More than any other game, chess seems to invite amateur psychoanalysis. Vladimir Nabokov, in the preface to his chess novel The Luzhin Defence, refers sarcastically to "the curative insinuation that a chess player sees Mom in his Queen and Pop in his opponent's King". And Fischer has invited such comment more than most, much of it uncritically reproduced by the present authors. They relay, for example, the following ludicrous notion: "Grandmaster Reuben Fine, a psychoanalyst, thought Fischer's ambiguous feelings towards women could be read off from moves like Nh5."

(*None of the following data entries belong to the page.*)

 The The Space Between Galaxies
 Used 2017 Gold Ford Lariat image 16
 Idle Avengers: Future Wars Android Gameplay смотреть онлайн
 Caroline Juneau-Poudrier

Sadly, Edmonds and Eidinow are themselves eager hack psychologists. As a boy, Fischer would demand another game if he lost at speed chess. To the authors, this perfectly normal behaviour "hinted at a deep psychic need to reconstruct his self-image - that of a winner". Elsewhere we are told, in wondering tones, that "the only objects Fischer appeared to feel an emotional affinity for were his chess pieces" (I would be interested to see the authors' list of Objects Approved for Emotional Affinity, perhaps including teddy bears, bicycles and model spaceships). And then there is stuff such as "Chess players can often feel insecure in open, complex positions because a part of them dreads the unknown", in which the weaselly tautological "can often" might even be read as a subconscious acknowledgment that the authors are talking rubbish. Perhaps worst of all, they wield the word "psychopath" insinuatingly, without ever quite coming out and accusing their subject of being one.

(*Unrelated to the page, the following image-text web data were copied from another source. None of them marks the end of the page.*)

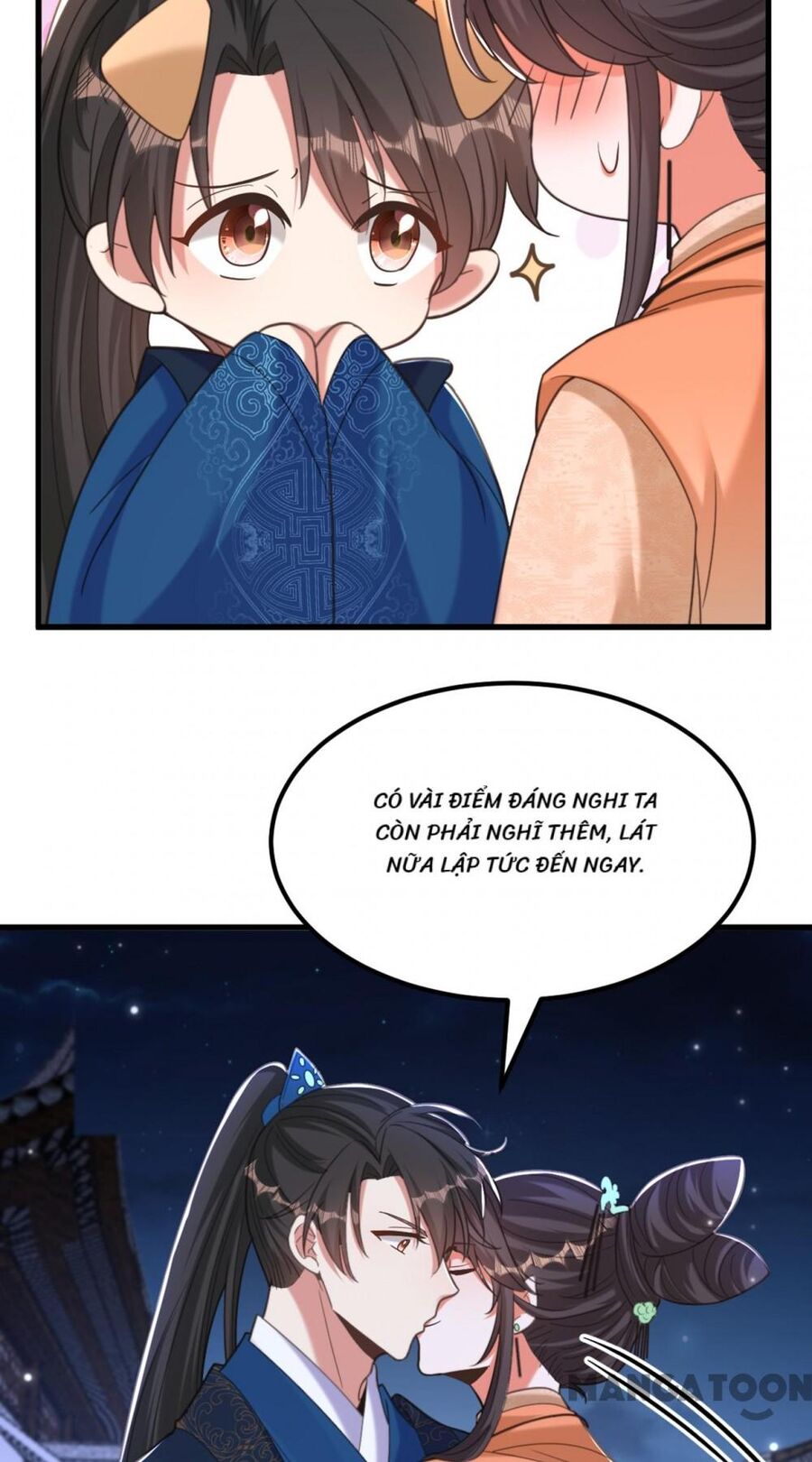 Trùng Sinh Không Gian: Cô Vợ Hào Môn Nóng Bỏng Không Dễ Chọc: Chapter 436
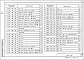 Состав фльбома. Серия 3.503.1-89 ОгражденияВыпуск 1 Указания по применению. Узлы. Рабочие чертежи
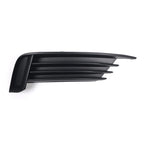Right Front Bumper Lower Grille Fog Light Cover for Audi A3 S3 (2013–2017)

The best retort to this unfortunate strain of the book comes in Fischer's own words: "I don't believe in psychology. I believe in good moves." The authors quote this without perhaps realising quite how much of their own text it torpedoes. For it takes a grandmaster of literary style - a Nabokov, a Stefan Zweig or an Ezra Pound, say - to write well about chess in a non-technical way. The present authors are not so gifted, and their desultory shorthand descriptions of the chess games ("as is common in the Grünfeld, [Fischer] sniped away at white's centre"; "Spassky's two bishops grandly commandeered the board, gaining between them a sweeping control of the long diagonals") are likely to leave non-players utterly baffled, and players frustrated.

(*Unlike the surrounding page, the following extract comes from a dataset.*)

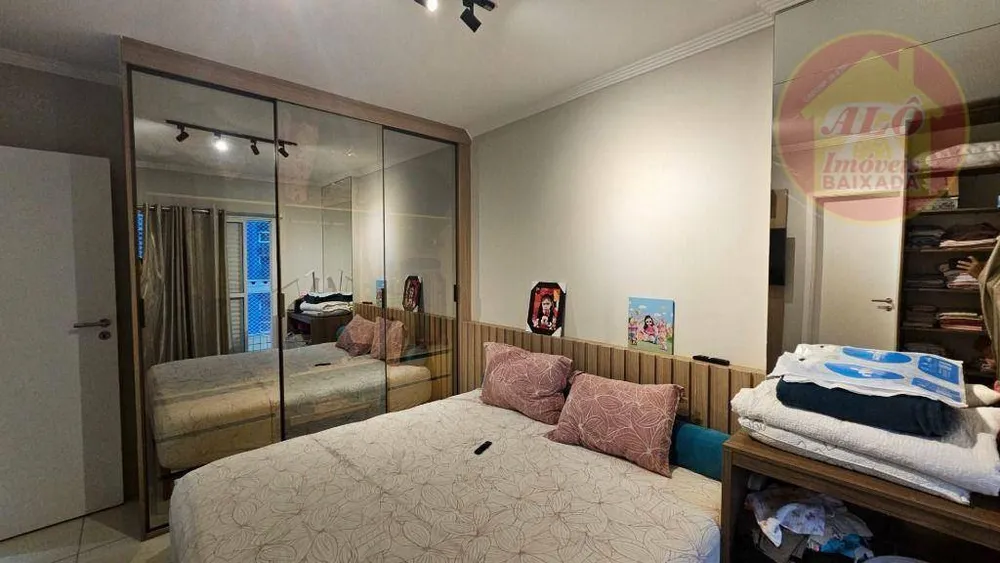Apartamento, 3 quartos, 154 m² - Foto 16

It is not that Edmonds and Eidinow should have attempted to add to the mountain of analytical chess literature written on Spassky-Fischer, but simply that the uncertainly pitched, almost casual treatment of the actual games in their book leaves a void at the heart of their narrative. Boring as it may seem to some, the "true story" of how this match was won, as promised by the book's subtitle, really does lie in what bits of carved wood were placed where and when on a board of 64 squares. So the overall effect of Bobby Fischer Goes to War is that of reading a highly detailed account of the peripheral business of a great drama - the expertly researched, forensically reconstructed story of the movements of stagehands and propmasters behind the scenes, while the great struggle being played out on the stage itself is but a muffled, indistinct roar.